Friday morning I rushed out of the house somewhere between 4:30 AM & 5 AM. On my way out I grabbed a bottled water and a banana & threw them into my backpack, planning to eat/drink them later. Only, I was rushing and forgot.
I was the last passenger to check in at the gate (imagine that!) & they'd overbooked the flight & I got involuntarily bumped to the next flight to Newark. I wasn't happy, but I smiled, thanked the man, and took the $300 airline dollars & $32 airport food money to help me kill the 2 hours until the next flight. I asked him where he'd go eat breakfast if someone else was paying. So I headed to the restaurant he said even though it meant going back out of the security check point (I had 2 hours to kill why not go through security twice??). I had a scrumptious breakfast of Strawberry pancakes, a glass of milk, a glass of orange juice, & a soda. Okay, so I was thirsty and someone else was paying. Even after all that, my breakfast was only around $10. So I asked if I could give the other vouchers away and my waitress said sure. So I watched other diners and picked out a couple with 2 kids and gave $20 toward their breakfast. It was super cool. I've heard about people who do that (Tim McGraw & Faith Hill have been noted doing this around Nashville) and think it would be so cool to be able to do this routinely, surprise people by paying for their orders, etc.---but I digress, don't I? Back to the story. After I left the restaurant, I waited in the security check line and YOU KNOW what happens next.

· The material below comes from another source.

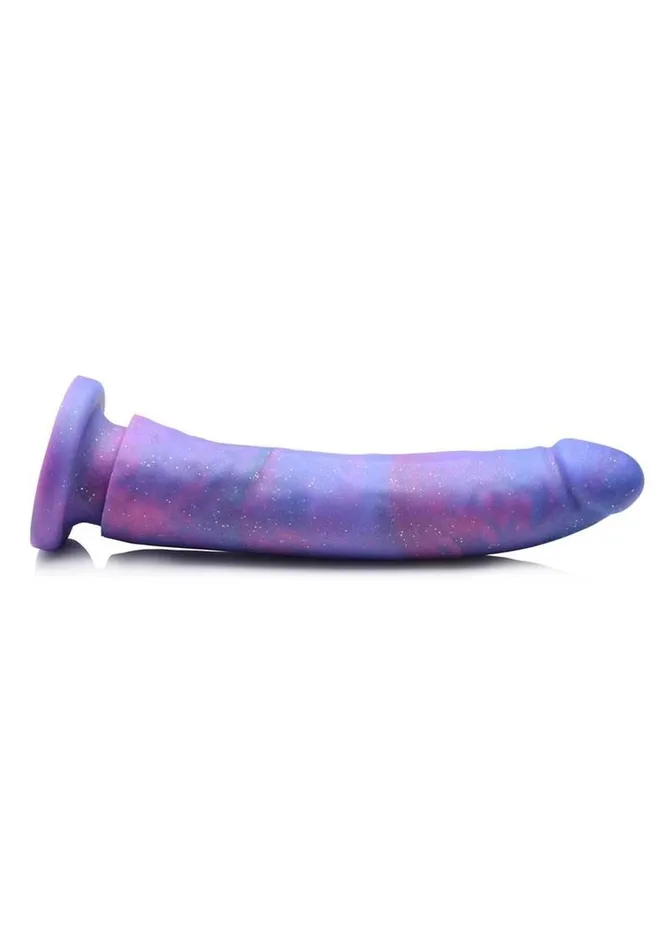 Female Sex Toys STRAP U Strap U Magic Stick Glitter Silicone Dildo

Yep, I was chosen for the full check. The pat down, search everything I own search. I took my laptop out of my backpack and sat it on the tray and put my backpack in another. They had me leave my shoes on and took me to a different place at the side of the security check point. A lady waved the wand all around me and patted me down. Couldn't see her face so I don't know if she was enjoying herself or not. A nice-looking hispanic gentleman in his 50s? brought the trays with my stuff in them over to where I was and set them on the table. He lifted my laptop and someone had put their muddy shoes in the tray prior to me and my laptop was wet on the bottom. I go to touch it & he says I can't touch anything once the search is started. So, he took a paper towel and cleaned it off. Next is my backpack. He puts the wand in and frowns when he pulls it out. I'm watching, wondering if cops and dogs are going to surround me any moment. He pulls some of my stuff out and says that something is messy in my bag. Then he makes a yucky face and says he knows what the problem is.

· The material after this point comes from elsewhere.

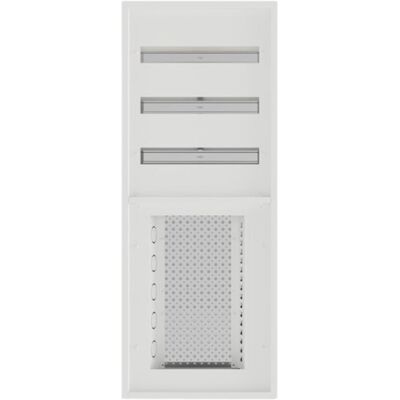 Cenika Skappakke 3R TN 4x50A OV 10K D7B40-TN-400V - 1726551 Cenika Skappakke 3R TN 4x50A OV 10K D7B40-TN-400V - 1726551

Yeah, you guessed it. My banana. I'd forgotten it and in all the taking stuff in and out of my backpack it had gotten smushed. The bottom half was missing. Well, not really missing, but no longer inside the peel and not anywhere even resembling solid. My backpack was lined with mush. My stuff is covered with mush. Note: I'm in the middle of a security check and can not touch any of my things. Guess who had to clean all my stuff and my backpack? Yep, the security guard. Of course, I chatted with him the entire time he cleaned. Twenty minutes into his cleaning, I'm quite enjoying myself and thanking the stars above that I'd been selected for a security check cause can you imagine the ick factor when I reached into my backpack to pull something out and my fingers squished into banana yuck? I might have even been on the plane at that time and had nothing to clean it with. By this time, the security guard found it as humorous as I did (maybe because I was teasing him?) and was laughing and cutting up with me. He ran out of papertowels and had to send another guard to get more papertowels. When he got my backpack spotless (better than before I'm sure), I laughed and told him that I was going to take him home with me. He got a big goofy grin on his face, wiggled his brows, and said "OKAY!!" Note to self: Be very, very careful when telling men you're going to take them home with you because they just might say yes.
So now you're probably asking about the "strip" part of the search, wondering if the security guard decided I needed checked again & in more secretive places. Had he looked like Matthew I would have volunteered for the full body search. but, alas, he didn't and I'm married and a one man kind of girl anyway (with the exception of Matthew & he doesn't count since he's my freebie ). Nor did I think dear hubby would appreciate my bringing a man home and saying I'd picked him up at the airport because he cleaned banana really well...nope, don't think that would fly around here at all. Actually, I just thought the "strip" part added a nice touch...I mean, it did grab your attention, right????